Più netta la condanna del suo ministro degli Esteri Heiko Maas: “Con un tweet di 280 caratteri, Trump ha distrutto la credibilità del G7, per ricostruire la quale ci vorranno anni ...Questo rende ancora più importante che l’Europa sia unita e difenda i suoi interessi in modo ancora più deciso. Europa unita è la risposta ad America First”.
Questo G7 infatti passerà alla storia anche per aver avuto un contraltare in tempo reale sui social. Molto si è fatto e disfatto a colpi di cinguettii online mentre i leader faccia a faccia litigavano e cercavano di ricucire.

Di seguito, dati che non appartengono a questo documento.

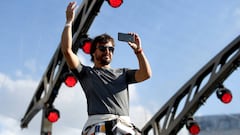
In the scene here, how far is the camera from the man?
242 cm

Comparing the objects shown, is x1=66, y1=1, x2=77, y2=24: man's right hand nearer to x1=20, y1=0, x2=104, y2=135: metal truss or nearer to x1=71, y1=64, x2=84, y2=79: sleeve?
x1=71, y1=64, x2=84, y2=79: sleeve

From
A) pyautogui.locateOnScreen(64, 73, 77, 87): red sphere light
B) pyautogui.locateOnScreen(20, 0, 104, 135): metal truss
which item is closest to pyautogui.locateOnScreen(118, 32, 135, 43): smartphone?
pyautogui.locateOnScreen(20, 0, 104, 135): metal truss

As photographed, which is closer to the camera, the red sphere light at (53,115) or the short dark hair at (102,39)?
the short dark hair at (102,39)

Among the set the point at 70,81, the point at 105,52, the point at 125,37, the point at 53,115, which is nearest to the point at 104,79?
the point at 105,52

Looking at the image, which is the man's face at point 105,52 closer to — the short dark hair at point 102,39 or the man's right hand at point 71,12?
the short dark hair at point 102,39

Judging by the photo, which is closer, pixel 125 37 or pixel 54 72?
pixel 125 37

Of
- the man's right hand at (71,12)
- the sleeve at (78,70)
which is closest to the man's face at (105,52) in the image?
the sleeve at (78,70)

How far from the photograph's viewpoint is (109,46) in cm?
255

Verso un nuovo ordine mondiale?
Il tycoon sferra così un altro duro colpo alle relazioni degli Stati Uniti con gli alleati tradizionali: dopo un vertice che, come da previsioni è stato piuttosto spinoso, è arrivato alla fine il temuto strappo che stavolta è destinato a lasciare i segni nel tempo, con conseguenze difficili da prevedere. Per sottolineare il crescente isolamento degli Stati Uniti molti media si sono spinti a parlare di un ipotetico G6+1 o addirittura di un G3 tra USA, Russia e Cina.
Ma la spirale di crisi aperta con gli alleati questa volta potrebbe tradursi in passi indietro di più ampia portata e ardui da recuperare se le altre potenze industriali non riusciranno a trovare efficaci antidoti all’isolazionismo della Casa Bianca e a colmare il vuoto di leadership collettiva che ha lasciato.